Выбрать главу

Непростительной ошибкой было с моей стороны не записывать при этом ежедневно полных часто интереса бесед этого столь жестоко преждевременно выброшенного из жизни человека с крайне чуткой, глубокой душой. Перевод брата в последнюю лечебницу имел в виду в значительной степени то обстоятельство, что она находилась на Васильевском острове, вблизи Академии художеств, и представляла таким образом некоторые шансы к общению с художественным миром; но, к сожалению, расчет этот не оправдался: брат видимо тяготился и, по возможности, отклонял посещения своих прежних друзей по искусству, так как, очевидно, это причиняло ему слишком тяжелые переживания невозможности для него возврата в эту область. Посещения же близких – жены, бывавшей в свободное от своих музыкальных занятий время, и сестры, проводившей ежедневно с ним часть дня, он всякий раз горячо приветствовал и благодарил за то, что разделяют с ним его одиночество. Свидание начиналось обыкновенно (при благоприятной погоде) с прогулки в саду, что он очень ценил; затем его обед и чтение. Последний год жизни брат все настойчивее отказывался от мяса, говоря, что не хочет есть убоины, так что ему стали давать вегетарианский стол. Силы его постепенно падали.
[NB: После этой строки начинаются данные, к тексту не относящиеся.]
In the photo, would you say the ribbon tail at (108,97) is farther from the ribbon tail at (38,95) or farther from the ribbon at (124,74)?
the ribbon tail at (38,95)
Иногда он говорил, что «устал жить». Сидя в саду в последнее лето своей жизни, он как-то сказал: «Воробьи чирикают мне – чуть жив, чуть жив!» Общий облик больного становился как бы все утонченнее, одухотвореннее. За несколько дней до его последнего уже смертельного физического заболевания пришлось мне невольно любоваться его тонким, глубоко сосредоточенным обликом, в придуманном им самим для себя костюме – (черная камлотовая блуза с белым воротничком и такими же обшлагами) и пледе. Но вот при одном из воскресных совместных посещений жены и сестры (в середине февраля) с братом делается (около двух часов дня) внезапно страшный потрясающий озноб (результат, как кажется, умышленного стояния под форточкой). Начинается воспаление легких, переходящее затем в скоротечную чахотку, и через шесть недель, в тот же час (1 апреля), брата не стало. Он шел к концу с полным спокойствием, сказав как-то, что через месяц его легкие будут как решето. В последний сознательный день, перед агонией, он особенно тщательно привел себя в порядок (сам причесался, вымылся с одеколоном), горячо поцеловал с благодарностью руки жены и сестры, и больше уже мы с ним не беседовали: он мог только коротко отвечать на вопросы, и раз только ночью, придя в себя, сказал, обращаясь к человеку, который ухаживал за ним: «Николай, довольно уже мне лежать здесь – поедем в Академию». В словах этих было какое-то предсмертное пророческое предчувствие: через сутки приблизительно брат был, уже в гробу, торжественно перевезен в свою alma mater.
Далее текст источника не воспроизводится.